▸ **Excerpted text**
Where did you check the "72% of the minimal wage" requirement? That is not mentioned on SEF's website at all. I am still a full time MBA student (still a dependent of my parents) and also attempting to sponsor my american fiancee (soon to be wife). When I called SEF and mentioned over the phone that I do not have any income, they told me not to worry because I could present my bank account statement. Of course I understand that the aim is to verify that my soon to be wife is not a burden to the Portuguese Republic, but at least it is my understanding that in Portugal we don't have an "affidavit of support" like the US requires in the equivalent situation. 

* Familiar do cidadão da UE nacional de Estado terceiro = Cartão de Residência /Relatives to EU Citizens outside EU
Os familiares do cidadão da União nacionais de Estado terceiro cuja estada no território nacional se prolongue por período superior a três meses devem solicitar a emissão de um cartão de residência (este cartão é emitido no prazo máximo de três meses a contar da apresentação do pedido). If staying for longer than 3 months, should request residence card
Documentos necessários (a entregar junto com modelo próprio na Delegação do SEF mais próximo da área de residência) Documents
- Duas fotografias tipo passe com fundo branco Passport photos
- Requerimento devidamente preenchido Form
- Cópia das páginas com movimentos do passaporte válido e actualizado Copy of passport pages 
- Documento de identificação do cidadão da União (Certificado de registo, cartão de residência ou bilhete de identidade) EU citizen ID/Passport
- Documento comprovativo da relação de parentesco invocada: Proof of relationship; in case of marriage, marriage certificate
* Cônjuges - Certidão de narrativa completa de nascimento ou assento de casamento 
* União de facto - Certidões de nascimento de ambos e documento comprovativo da vida em comum há pelo menos 2 anos
* Descendentes - Assento de nascimento
* Enteados - Assento de nascimento e cartão de residência do progenitor
* Ascendentes do cidadão da União - Assento de nascimento do cidadão da União
* Ascendentes do cônjuge do cidadão da União - Assento de nascimento do cônjuge do cidadão da União e cartão de residência do cônjuge do cidadão da União
Nota: Os documentos emitidos fora de território nacional devem ser autenticados e reconhecidos pelas autoridades consulares portuguesas no país de origem ou pelas representações diplomáticas do país de origem em Portugal ou pelas autoridades consulares de países membros da União Europeia.

▸ **Provided information**
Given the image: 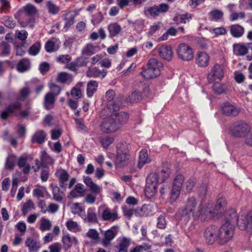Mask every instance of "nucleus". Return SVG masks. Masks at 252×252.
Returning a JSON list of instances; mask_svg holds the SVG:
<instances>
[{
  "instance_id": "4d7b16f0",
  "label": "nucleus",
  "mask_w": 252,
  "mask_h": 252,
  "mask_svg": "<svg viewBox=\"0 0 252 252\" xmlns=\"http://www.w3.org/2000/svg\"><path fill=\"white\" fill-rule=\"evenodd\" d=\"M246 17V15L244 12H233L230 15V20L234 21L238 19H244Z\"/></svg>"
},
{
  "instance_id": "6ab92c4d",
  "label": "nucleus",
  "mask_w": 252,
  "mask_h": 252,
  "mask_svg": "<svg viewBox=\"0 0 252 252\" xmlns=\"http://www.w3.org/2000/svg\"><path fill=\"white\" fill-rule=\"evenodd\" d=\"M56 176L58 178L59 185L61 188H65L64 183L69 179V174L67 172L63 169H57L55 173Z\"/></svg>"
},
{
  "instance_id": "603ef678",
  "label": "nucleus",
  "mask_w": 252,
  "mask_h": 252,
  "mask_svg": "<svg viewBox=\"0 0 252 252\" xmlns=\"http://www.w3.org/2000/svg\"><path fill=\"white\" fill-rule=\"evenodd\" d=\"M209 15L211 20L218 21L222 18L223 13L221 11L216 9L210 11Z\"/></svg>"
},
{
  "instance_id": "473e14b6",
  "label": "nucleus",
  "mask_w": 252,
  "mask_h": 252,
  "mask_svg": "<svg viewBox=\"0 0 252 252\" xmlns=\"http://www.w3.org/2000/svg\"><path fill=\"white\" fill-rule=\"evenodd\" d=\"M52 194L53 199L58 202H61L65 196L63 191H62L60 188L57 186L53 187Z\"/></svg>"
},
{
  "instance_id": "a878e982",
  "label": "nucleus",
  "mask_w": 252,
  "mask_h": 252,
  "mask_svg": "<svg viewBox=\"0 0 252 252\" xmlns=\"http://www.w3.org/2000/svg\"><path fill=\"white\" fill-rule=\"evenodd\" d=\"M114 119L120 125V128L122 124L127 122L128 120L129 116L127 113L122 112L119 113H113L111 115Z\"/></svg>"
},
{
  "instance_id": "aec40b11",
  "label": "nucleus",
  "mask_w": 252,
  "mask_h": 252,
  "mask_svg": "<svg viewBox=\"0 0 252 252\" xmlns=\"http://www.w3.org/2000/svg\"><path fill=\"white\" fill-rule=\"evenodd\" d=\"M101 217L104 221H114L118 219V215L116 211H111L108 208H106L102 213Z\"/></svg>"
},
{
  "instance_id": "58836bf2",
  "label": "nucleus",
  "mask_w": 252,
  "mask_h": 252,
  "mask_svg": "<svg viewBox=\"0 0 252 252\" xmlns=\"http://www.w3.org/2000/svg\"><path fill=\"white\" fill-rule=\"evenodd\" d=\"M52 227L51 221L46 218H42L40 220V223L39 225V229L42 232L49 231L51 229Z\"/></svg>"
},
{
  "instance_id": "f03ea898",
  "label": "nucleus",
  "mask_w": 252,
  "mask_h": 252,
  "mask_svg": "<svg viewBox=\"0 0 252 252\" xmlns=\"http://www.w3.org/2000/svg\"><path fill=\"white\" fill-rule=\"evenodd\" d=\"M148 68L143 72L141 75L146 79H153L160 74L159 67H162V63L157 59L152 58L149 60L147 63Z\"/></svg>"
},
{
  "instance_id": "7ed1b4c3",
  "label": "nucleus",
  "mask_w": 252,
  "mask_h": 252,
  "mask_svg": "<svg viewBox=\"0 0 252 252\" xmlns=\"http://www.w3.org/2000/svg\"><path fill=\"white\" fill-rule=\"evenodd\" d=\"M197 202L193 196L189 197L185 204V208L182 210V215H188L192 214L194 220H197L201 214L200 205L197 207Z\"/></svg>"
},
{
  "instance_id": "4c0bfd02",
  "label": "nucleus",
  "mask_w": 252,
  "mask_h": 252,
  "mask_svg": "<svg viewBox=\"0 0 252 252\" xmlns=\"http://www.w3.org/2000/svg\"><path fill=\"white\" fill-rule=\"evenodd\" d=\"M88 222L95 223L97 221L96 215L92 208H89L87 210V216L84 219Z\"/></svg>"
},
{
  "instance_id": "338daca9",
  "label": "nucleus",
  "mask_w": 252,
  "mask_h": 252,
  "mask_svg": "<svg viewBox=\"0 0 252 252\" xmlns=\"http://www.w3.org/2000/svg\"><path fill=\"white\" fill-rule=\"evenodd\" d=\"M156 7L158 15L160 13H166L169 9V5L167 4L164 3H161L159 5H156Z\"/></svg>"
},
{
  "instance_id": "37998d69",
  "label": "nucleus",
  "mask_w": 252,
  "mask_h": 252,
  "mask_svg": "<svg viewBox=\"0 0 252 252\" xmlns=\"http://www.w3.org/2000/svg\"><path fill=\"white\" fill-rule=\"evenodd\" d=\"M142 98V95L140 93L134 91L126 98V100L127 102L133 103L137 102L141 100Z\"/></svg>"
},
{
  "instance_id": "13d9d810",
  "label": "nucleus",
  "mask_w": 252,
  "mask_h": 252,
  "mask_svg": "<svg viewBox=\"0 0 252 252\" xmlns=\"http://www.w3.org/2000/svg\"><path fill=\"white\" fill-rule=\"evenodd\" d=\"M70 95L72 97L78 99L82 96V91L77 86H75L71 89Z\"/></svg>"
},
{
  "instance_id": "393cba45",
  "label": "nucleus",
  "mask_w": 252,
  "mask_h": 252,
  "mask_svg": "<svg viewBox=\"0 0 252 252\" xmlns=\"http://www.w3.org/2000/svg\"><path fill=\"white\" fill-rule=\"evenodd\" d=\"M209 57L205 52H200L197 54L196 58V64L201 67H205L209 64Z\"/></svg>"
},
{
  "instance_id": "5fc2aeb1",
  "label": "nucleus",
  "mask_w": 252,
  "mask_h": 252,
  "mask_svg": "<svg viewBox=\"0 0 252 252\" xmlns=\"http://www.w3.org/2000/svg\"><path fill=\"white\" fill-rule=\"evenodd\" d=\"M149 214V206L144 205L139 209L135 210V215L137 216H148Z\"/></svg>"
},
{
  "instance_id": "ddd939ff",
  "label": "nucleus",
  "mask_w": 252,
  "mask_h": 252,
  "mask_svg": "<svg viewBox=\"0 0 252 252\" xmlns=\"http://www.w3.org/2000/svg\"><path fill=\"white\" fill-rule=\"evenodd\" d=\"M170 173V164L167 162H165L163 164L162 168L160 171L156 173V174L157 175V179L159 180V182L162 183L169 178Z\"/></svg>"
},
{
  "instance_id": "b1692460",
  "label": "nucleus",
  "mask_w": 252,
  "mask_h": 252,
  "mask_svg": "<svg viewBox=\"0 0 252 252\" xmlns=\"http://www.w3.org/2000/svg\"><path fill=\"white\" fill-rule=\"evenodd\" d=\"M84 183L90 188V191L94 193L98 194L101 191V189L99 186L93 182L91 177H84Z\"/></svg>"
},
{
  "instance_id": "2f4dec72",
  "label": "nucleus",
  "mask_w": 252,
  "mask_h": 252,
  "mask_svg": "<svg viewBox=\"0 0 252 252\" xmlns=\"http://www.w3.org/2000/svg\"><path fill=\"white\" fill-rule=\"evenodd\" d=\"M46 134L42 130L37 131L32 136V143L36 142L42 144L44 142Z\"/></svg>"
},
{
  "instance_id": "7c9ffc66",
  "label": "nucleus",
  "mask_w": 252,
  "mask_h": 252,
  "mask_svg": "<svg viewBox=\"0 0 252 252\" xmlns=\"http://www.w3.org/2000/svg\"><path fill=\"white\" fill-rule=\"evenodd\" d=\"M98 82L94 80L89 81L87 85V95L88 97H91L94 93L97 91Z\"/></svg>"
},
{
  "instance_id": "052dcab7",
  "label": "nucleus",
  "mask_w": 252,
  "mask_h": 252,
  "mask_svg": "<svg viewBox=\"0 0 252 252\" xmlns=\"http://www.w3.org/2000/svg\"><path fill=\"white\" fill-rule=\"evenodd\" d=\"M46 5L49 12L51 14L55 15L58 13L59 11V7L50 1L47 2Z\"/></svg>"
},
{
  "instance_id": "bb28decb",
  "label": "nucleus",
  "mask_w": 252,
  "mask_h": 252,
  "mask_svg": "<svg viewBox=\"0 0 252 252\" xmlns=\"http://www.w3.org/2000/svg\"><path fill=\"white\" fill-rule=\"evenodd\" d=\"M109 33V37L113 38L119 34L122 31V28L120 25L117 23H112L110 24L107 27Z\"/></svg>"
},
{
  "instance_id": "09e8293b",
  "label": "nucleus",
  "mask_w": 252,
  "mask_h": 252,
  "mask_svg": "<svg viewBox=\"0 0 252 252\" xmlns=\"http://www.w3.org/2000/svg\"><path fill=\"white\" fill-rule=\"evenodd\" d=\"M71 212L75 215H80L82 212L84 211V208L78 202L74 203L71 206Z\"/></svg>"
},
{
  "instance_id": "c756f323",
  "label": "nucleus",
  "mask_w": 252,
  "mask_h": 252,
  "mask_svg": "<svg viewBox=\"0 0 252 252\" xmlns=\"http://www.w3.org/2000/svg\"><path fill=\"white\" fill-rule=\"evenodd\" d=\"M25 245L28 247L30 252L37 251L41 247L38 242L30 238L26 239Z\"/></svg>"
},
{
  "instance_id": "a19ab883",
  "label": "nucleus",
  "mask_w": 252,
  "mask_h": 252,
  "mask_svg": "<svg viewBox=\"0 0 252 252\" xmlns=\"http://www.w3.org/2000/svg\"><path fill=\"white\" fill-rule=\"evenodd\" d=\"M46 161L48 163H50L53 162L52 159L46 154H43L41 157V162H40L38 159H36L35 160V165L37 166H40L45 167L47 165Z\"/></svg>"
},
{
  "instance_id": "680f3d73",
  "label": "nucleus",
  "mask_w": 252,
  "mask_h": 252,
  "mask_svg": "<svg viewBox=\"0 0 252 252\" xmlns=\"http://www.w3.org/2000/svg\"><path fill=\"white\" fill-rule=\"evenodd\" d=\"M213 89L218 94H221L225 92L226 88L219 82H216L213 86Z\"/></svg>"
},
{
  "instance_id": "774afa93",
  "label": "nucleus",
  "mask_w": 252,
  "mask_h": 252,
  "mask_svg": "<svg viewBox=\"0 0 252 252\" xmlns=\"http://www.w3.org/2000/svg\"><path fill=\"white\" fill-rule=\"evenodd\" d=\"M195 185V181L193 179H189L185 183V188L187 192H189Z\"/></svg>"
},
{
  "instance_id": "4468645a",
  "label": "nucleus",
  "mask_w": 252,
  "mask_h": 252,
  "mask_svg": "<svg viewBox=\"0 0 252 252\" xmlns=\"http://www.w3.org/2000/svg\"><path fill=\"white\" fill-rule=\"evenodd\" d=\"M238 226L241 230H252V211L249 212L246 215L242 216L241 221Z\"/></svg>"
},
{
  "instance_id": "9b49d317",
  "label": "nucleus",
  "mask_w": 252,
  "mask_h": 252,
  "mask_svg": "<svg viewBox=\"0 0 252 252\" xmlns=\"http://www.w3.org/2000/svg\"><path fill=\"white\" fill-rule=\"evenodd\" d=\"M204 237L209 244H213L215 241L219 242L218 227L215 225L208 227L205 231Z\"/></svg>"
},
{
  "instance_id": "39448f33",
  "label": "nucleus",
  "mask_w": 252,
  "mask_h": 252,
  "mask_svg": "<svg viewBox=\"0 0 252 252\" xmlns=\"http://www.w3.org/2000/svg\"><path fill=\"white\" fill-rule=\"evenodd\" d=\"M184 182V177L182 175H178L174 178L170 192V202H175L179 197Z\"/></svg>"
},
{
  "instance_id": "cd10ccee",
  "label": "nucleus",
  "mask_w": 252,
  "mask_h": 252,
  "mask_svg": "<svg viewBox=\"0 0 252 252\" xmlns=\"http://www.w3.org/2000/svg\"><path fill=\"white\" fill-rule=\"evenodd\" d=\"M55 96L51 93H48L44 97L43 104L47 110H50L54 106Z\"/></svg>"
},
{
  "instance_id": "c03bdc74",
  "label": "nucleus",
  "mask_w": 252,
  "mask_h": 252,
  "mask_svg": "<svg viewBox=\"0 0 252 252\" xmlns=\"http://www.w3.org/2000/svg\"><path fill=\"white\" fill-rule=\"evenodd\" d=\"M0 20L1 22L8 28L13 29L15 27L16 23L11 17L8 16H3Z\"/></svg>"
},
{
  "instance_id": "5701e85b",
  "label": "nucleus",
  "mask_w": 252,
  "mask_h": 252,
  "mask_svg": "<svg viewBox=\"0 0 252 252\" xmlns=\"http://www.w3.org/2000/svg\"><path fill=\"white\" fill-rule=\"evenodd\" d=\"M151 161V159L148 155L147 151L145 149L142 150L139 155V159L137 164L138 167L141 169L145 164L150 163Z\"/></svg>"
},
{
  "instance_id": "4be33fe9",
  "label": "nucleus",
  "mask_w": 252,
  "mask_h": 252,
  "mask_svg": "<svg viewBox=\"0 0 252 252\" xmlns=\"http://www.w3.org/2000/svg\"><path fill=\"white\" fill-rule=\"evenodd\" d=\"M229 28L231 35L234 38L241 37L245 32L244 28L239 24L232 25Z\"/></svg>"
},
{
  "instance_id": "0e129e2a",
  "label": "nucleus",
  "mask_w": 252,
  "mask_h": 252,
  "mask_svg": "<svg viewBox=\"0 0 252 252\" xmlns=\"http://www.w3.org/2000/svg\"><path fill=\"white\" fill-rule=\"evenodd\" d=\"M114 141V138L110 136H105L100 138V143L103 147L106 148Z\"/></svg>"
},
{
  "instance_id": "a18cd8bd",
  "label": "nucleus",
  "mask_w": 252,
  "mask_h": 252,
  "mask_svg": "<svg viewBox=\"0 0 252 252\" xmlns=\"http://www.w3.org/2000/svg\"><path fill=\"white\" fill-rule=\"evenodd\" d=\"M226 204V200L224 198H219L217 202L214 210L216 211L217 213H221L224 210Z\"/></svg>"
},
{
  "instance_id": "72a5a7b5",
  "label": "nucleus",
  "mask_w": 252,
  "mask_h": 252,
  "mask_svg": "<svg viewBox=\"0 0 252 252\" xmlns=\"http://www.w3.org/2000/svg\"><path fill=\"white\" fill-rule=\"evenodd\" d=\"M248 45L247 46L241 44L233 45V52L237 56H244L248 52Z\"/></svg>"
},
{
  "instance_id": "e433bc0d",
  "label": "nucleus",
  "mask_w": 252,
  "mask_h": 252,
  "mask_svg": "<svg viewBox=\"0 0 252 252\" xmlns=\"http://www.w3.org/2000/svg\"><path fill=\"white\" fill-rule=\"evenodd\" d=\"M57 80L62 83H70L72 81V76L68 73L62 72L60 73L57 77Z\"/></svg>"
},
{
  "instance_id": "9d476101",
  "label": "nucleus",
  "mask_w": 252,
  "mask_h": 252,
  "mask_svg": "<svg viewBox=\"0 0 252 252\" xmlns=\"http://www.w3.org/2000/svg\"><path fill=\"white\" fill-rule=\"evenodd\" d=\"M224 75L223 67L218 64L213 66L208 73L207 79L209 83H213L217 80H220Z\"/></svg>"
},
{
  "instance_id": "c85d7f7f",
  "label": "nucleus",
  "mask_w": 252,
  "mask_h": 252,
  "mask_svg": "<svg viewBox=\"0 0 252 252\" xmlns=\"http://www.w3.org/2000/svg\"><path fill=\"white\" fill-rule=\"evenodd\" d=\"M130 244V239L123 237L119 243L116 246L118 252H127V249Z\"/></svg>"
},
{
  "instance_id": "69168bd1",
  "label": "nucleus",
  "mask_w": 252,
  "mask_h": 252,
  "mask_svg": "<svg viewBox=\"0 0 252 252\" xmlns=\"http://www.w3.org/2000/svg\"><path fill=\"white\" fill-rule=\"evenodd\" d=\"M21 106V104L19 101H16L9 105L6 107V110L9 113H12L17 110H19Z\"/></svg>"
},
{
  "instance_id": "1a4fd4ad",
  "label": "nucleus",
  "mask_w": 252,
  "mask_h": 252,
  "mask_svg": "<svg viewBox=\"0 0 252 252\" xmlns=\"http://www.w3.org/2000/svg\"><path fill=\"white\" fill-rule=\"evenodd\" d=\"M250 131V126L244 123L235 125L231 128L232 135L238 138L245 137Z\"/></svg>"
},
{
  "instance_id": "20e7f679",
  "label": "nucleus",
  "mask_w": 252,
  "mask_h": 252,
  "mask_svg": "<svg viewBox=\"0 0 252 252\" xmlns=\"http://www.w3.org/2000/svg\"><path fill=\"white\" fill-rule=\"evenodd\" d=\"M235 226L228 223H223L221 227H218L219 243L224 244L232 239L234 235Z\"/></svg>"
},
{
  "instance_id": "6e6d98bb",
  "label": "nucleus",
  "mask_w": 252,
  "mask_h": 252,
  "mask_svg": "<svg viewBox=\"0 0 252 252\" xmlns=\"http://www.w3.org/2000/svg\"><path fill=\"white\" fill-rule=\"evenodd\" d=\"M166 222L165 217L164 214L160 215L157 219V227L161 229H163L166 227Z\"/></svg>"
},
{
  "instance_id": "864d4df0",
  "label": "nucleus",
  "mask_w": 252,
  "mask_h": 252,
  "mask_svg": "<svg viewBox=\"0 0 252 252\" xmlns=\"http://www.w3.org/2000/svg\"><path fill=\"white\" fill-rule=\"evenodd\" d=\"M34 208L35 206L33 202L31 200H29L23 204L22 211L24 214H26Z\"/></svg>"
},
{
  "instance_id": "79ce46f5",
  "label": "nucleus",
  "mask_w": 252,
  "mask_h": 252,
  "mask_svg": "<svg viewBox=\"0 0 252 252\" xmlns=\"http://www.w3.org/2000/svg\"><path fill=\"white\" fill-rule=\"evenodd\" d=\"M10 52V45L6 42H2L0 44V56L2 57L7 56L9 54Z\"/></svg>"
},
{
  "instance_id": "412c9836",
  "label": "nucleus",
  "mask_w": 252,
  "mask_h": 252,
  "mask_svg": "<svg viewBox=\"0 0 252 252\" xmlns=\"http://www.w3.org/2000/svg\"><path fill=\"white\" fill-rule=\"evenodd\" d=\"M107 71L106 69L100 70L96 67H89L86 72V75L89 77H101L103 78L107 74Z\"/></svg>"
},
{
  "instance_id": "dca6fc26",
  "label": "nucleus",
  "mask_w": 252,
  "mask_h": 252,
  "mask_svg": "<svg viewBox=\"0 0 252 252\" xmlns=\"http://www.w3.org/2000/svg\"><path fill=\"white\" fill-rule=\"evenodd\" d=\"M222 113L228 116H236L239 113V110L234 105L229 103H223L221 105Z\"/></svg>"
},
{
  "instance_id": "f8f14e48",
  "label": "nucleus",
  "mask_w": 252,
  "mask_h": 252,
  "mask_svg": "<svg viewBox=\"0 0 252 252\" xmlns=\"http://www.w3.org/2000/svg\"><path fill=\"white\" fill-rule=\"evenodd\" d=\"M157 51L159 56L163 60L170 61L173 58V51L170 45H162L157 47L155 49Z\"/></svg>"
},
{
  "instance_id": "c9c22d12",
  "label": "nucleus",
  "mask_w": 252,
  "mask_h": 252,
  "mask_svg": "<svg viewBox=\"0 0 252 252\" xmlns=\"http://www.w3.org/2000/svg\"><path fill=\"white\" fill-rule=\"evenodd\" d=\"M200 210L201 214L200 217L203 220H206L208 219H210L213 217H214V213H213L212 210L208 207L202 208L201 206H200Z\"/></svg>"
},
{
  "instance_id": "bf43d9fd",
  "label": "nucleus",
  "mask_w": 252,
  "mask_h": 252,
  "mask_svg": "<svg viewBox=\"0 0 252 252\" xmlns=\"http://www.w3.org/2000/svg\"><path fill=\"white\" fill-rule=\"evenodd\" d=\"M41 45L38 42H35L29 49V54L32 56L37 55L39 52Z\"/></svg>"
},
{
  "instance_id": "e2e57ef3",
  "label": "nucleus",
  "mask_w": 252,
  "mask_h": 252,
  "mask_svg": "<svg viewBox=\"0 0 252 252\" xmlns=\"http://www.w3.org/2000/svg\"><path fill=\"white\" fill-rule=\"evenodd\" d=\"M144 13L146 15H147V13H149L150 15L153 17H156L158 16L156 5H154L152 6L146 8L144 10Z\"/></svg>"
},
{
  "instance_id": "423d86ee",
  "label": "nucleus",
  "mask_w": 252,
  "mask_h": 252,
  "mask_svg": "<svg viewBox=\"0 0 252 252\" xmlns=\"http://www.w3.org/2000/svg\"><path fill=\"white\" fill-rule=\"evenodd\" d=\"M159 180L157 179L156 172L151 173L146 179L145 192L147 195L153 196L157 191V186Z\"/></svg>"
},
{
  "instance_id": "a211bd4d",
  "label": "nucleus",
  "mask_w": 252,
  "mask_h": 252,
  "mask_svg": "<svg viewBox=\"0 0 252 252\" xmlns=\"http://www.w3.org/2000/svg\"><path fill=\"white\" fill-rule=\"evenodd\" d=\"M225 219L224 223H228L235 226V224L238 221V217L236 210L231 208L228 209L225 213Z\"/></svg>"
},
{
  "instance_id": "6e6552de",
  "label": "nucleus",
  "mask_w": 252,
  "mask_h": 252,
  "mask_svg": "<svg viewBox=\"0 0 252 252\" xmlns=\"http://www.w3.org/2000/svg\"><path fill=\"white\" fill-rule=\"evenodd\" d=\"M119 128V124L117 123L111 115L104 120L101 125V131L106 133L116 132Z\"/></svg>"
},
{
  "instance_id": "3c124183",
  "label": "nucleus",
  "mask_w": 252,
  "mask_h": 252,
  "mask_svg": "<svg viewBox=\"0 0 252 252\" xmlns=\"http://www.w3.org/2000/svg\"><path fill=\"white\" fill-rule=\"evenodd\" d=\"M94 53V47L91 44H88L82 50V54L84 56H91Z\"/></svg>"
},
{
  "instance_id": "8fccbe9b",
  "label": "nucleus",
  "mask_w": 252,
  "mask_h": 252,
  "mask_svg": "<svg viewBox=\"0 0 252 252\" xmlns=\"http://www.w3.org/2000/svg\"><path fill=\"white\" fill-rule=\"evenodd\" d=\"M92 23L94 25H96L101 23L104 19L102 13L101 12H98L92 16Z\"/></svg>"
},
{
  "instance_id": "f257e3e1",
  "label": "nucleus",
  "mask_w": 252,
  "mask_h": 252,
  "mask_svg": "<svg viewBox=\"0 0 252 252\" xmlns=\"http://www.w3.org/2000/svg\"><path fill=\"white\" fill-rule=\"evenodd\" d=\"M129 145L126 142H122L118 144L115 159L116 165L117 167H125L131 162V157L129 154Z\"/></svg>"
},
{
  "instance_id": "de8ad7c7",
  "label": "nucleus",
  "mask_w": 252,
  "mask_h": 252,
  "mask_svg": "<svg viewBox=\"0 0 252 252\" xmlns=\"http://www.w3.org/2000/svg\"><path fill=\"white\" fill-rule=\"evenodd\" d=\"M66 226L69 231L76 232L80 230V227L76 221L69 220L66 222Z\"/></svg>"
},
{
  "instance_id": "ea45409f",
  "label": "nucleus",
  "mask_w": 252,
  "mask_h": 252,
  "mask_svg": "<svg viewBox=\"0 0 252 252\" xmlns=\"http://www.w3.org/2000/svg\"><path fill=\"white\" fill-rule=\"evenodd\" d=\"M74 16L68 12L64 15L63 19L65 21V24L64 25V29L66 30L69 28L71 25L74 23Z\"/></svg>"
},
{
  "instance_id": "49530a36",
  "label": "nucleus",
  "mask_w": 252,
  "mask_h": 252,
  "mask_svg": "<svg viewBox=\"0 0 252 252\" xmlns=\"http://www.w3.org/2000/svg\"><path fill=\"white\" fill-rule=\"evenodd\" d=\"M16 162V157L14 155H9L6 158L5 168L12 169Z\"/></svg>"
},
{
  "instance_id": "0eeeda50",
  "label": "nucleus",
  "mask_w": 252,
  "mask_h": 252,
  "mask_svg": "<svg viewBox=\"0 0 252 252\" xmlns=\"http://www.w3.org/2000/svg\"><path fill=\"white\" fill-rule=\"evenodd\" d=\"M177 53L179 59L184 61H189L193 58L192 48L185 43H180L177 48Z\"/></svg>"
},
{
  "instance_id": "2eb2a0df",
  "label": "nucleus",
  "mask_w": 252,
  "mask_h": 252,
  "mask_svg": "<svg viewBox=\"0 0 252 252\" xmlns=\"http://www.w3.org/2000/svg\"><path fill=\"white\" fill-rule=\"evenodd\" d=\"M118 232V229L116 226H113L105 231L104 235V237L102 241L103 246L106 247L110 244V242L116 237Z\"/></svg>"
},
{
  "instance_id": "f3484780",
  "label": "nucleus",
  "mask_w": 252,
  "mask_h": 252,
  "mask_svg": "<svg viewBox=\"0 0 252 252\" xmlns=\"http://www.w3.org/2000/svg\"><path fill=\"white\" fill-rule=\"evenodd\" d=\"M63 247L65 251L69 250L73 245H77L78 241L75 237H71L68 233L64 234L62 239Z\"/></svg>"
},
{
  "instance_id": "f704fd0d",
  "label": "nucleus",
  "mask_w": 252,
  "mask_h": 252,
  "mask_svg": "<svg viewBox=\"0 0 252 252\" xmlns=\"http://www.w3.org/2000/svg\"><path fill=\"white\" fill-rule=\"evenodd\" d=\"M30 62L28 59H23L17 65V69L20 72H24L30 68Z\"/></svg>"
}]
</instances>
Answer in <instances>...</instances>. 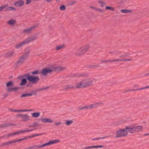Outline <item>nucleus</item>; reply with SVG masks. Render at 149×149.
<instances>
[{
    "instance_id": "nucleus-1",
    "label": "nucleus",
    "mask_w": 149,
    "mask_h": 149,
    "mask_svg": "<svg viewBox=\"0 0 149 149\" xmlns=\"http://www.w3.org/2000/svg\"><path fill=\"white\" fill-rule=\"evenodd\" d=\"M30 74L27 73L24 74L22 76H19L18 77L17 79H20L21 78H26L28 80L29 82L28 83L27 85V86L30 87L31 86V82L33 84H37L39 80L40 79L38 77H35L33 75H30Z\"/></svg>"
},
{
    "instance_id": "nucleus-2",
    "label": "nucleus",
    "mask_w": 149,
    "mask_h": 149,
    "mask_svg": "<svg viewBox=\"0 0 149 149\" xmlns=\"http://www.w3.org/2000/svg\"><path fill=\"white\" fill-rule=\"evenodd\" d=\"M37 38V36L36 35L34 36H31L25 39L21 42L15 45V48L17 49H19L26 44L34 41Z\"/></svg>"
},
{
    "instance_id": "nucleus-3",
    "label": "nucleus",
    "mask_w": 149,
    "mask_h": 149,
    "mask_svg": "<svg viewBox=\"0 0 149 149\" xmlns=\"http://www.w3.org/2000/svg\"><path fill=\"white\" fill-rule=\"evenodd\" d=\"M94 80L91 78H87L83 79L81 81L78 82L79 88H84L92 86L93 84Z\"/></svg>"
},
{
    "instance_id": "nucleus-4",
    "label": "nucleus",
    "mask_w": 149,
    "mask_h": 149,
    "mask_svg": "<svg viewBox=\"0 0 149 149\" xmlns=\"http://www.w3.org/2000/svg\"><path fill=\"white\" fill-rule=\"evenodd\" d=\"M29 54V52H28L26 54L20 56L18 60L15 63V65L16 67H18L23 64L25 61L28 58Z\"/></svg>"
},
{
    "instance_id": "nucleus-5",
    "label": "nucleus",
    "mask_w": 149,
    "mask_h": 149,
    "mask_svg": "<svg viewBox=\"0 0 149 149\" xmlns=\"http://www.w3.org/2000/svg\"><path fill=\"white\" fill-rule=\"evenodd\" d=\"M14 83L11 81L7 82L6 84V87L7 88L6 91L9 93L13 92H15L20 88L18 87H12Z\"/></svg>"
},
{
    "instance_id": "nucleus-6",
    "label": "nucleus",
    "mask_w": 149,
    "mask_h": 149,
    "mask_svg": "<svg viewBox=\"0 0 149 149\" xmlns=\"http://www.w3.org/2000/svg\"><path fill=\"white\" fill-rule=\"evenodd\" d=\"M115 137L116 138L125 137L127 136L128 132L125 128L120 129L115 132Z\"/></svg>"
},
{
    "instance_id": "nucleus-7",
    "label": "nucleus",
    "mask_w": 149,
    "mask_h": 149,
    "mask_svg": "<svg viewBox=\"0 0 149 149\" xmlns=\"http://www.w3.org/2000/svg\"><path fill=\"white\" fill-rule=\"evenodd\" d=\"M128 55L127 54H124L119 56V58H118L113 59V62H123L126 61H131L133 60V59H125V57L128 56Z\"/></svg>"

▸ **Tasks to complete**
**a.** In the forum excerpt on the SEF residence card, what did SEF say by phone that the writer could present instead of income?
**b.** Rewrite the paragraph of the forum excerpt on the SEF residence card that begins "Where did you check" as a short bulleted list that keeps its main facts.
**c.** Copy word for word the passage of the forum excerpt on the SEF residence card that begins at "Where did you" and stops after "the equivalent situation.".

▸ **Results by task**
**a.** A bank account statement.

**b.**
- The writer asks where the "72% of the minimal wage" requirement was found, since SEF's website does not mention it.
- The writer is a full-time MBA student, still a dependent of their parents, and is trying to sponsor an American fiancée.
- When told by phone that the writer has no income, SEF said not to worry because a bank account statement could be presented.
- The writer understands the aim is to verify that the future wife is not a burden to the Portuguese Republic.
- The writer's understanding is that Portugal has no "affidavit of support" like the one the US requires in the equivalent situation.

**c.**
Where did you check the "72% of the minimal wage" requirement? That is not mentioned on SEF's website at all. I am still a full time MBA student (still a dependent of my parents) and also attempting to sponsor my american fiancee (soon to be wife). When I called SEF and mentioned over the phone that I do not have any income, they told me not to worry because I could present my bank account statement. Of course I understand that the aim is to verify that my soon to be wife is not a burden to the Portuguese Republic, but at least it is my understanding that in Portugal we don't have an "affidavit of support" like the US requires in the equivalent situation.